Faced with this show – believe it or not, the first thing I was struck by was my own weakness – and all of my old sorrows came flooding to me in a great wave. I felt suddenly burdened by all of the challenges I – and my family – have been given in he last few years in particular. I felt sad. I felt very sad. But no sooner had that sadness tickled my spirit that something much bigger and better landed in me. It was large enough to me that kneeling there, in the holy sanctum of my garden, I laid down my spade and I cried. (Have you ever had a good cry in the garden? They are rich.) But it was not sadness I felt. The tears that flowed came from a deep and abiding overwhelm and gratitude for the lesson and message these strong garden-dwellers offered me by their wise example. Their message was this: Resilience. These old friends, who stood still and quiet before me game me a gift: They shared a glimpse of their early buds – their burst back into their own greater glory after their long, deep winter. They laid before me the powerful reminder that the natural law of Life is this: To go forward. Resilience.
We move forward. We do. Not always straight; sometimes hobbled a bit by a circumstance or a sorrow, but on we go. Forward. Always. We go forward and we bloom again ..until of course we hit our next winter. And so repeats the movement of the seasons in the garden of our own Life.

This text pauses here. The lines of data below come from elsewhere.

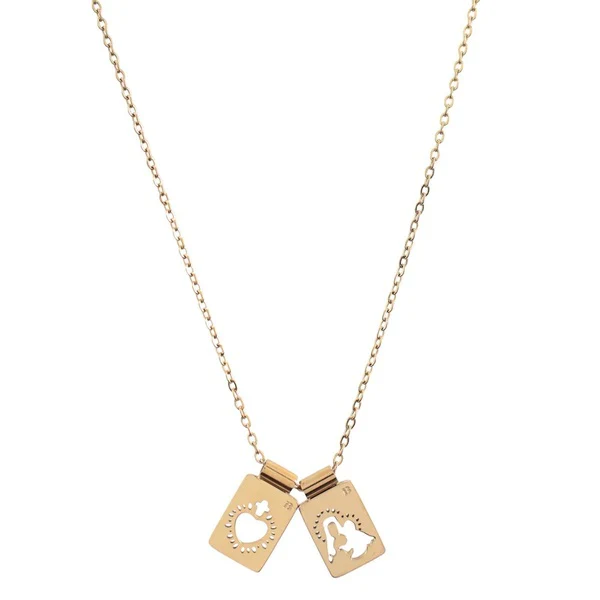 Our Lady & Sacred Heart Mini Scapular Necklace - Image 2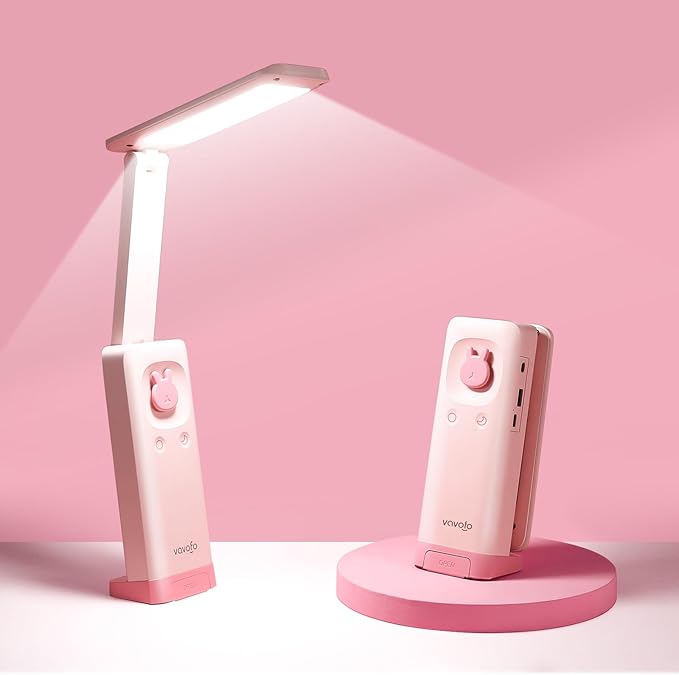 VAVOFO Foldable Portable Desk Lamp – Pink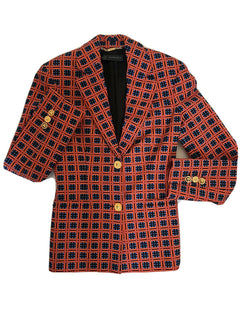 NWT 2895 $ Versace Damen-Rotjacke 38 (S) Italien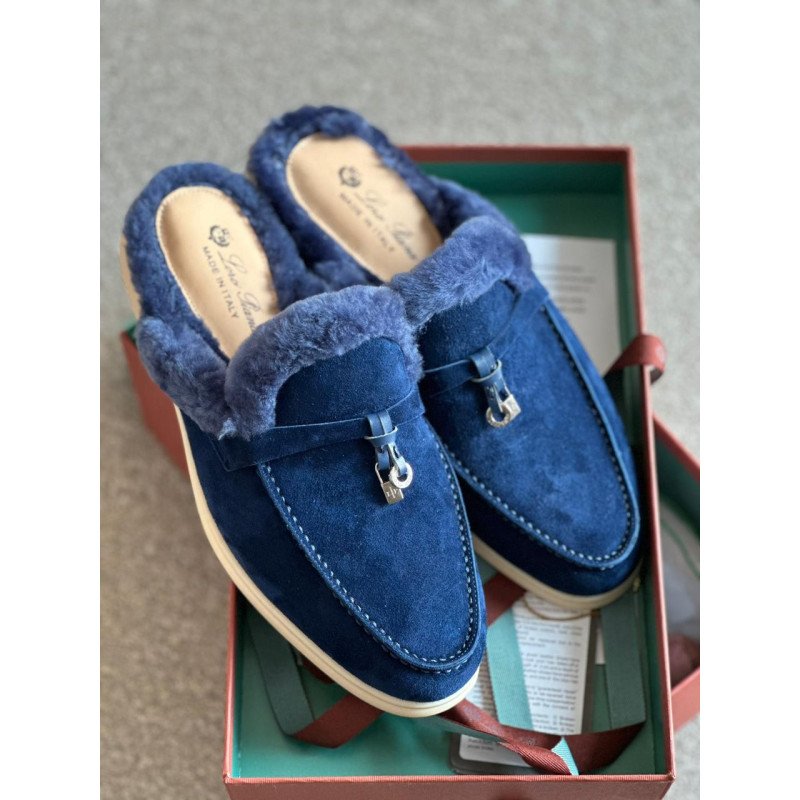 Loro Piana Fur Loafers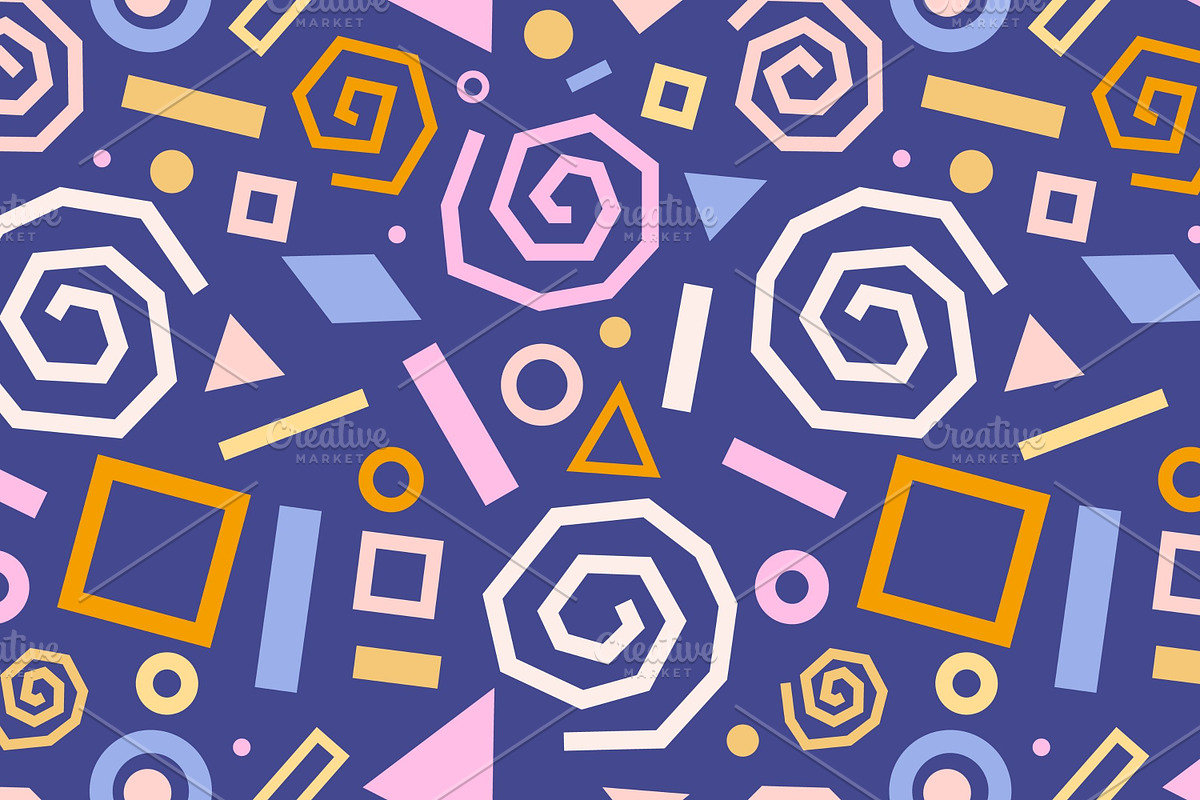 Festive pattern with doodles, swirls, an Object Graphic by Art's and patterns (Photo 1 of 2)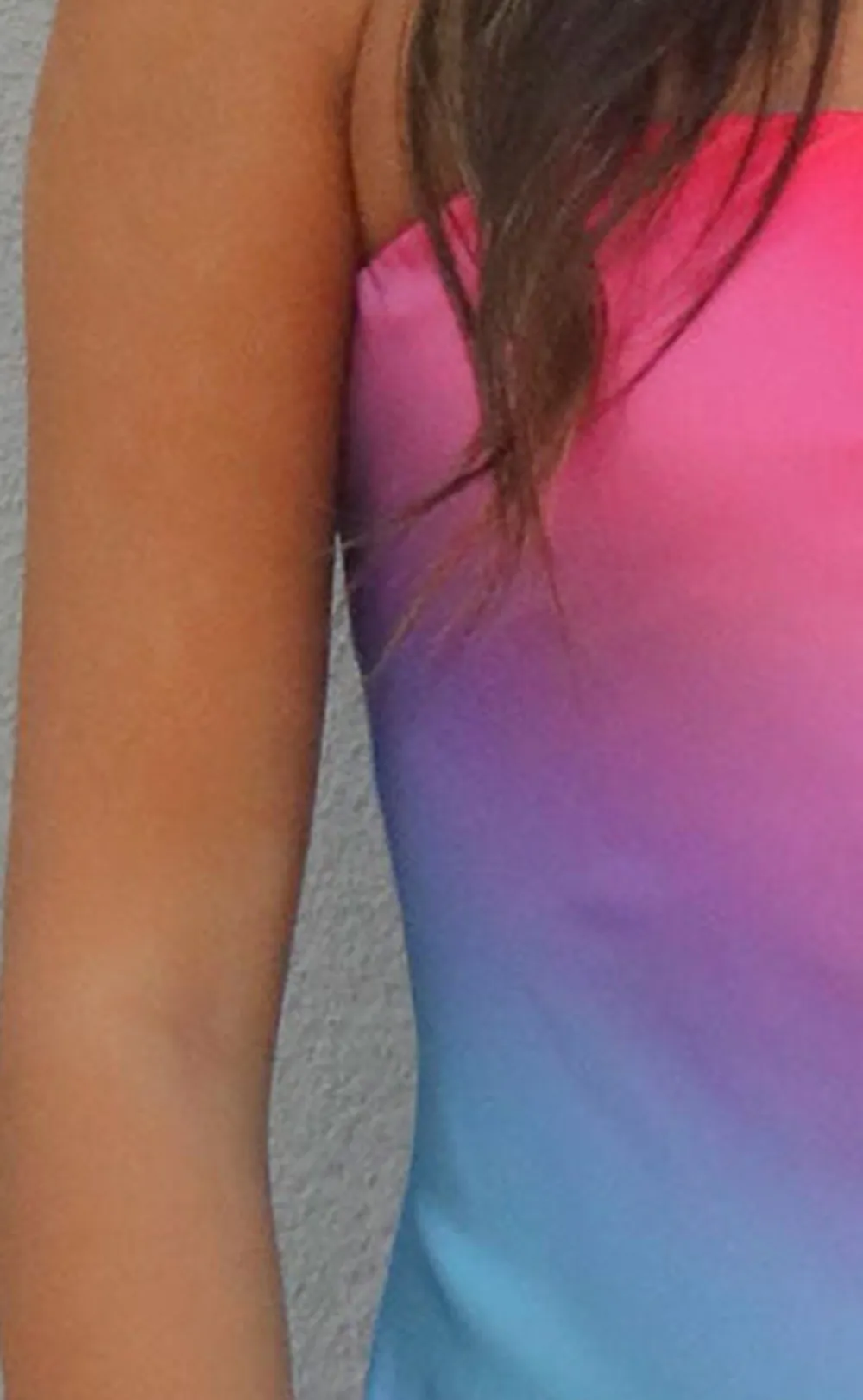 Ombre Strapless Maxi Dress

So my friend – you may be in your own winter right now as you read this. But. Take heart. Know that there is a bloom that is being “prepared and worked” inside you right now. One day you will be wise enough to recognize and cultivate it. Just as I came to know the gift my mother left me in her passing -a gift I came to know only because I exercised enough resilience to get through the winter of her departure. Yes, you may be in your own winter right now, but know that your own currently ‘unknown bloom’ is inside you somewhere and it will one day show itself. Most likely when you least expect it. Possibly long after you’ve paid your last therapist bill or bought your 80th pair of make-me-feel-better shoes. You will bloom again. Life will bloom again. It is the natural law of the Garden called You. You will have one bloom, followed by another and another. And another. Resilience.
And while you cultivate your resilience, you will hit a weak moment. You will. But when you do, drag yourself through, just another inch and just another second, knowing that:
*This too shall pass.
*There is a solution to every problem
*Resilience is the mother of survival.
*Sometimes Life is difficult
*This too shall pass (again.)
*Everything feels ‘better’ in the morning.
*Each sorrow comes with gift to be opened, long after its offering.
Plattitudes or Truth? I say both.
May we all water ourselves well with these truisms – these platitudes. May we water ourselves well . . . and find our next bloom. For it will come.